**Dataset content**

____________________

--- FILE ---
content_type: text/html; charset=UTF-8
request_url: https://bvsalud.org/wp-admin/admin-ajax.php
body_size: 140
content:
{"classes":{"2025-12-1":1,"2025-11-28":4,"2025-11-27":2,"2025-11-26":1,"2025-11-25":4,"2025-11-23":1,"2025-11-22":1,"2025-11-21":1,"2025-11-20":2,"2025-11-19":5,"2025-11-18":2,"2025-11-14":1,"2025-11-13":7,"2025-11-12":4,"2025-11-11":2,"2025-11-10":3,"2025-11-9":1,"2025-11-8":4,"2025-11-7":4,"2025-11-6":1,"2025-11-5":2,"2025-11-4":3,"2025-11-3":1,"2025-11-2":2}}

____________________

**Task description**
Each entry must be set down exactly as it appears.

**Solution for this exercise**
--- FILE ---
content_type: text/html; charset=UTF-8
request_url: https://bvsalud.org/wp-admin/admin-ajax.php
body_size: 140
content:
{"classes":{"2025-12-1":1,"2025-11-28":4,"2025-11-27":2,"2025-11-26":1,"2025-11-25":4,"2025-11-23":1,"2025-11-22":1,"2025-11-21":1,"2025-11-20":2,"2025-11-19":5,"2025-11-18":2,"2025-11-14":1,"2025-11-13":7,"2025-11-12":4,"2025-11-11":2,"2025-11-10":3,"2025-11-9":1,"2025-11-8":4,"2025-11-7":4,"2025-11-6":1,"2025-11-5":2,"2025-11-4":3,"2025-11-3":1,"2025-11-2":2}}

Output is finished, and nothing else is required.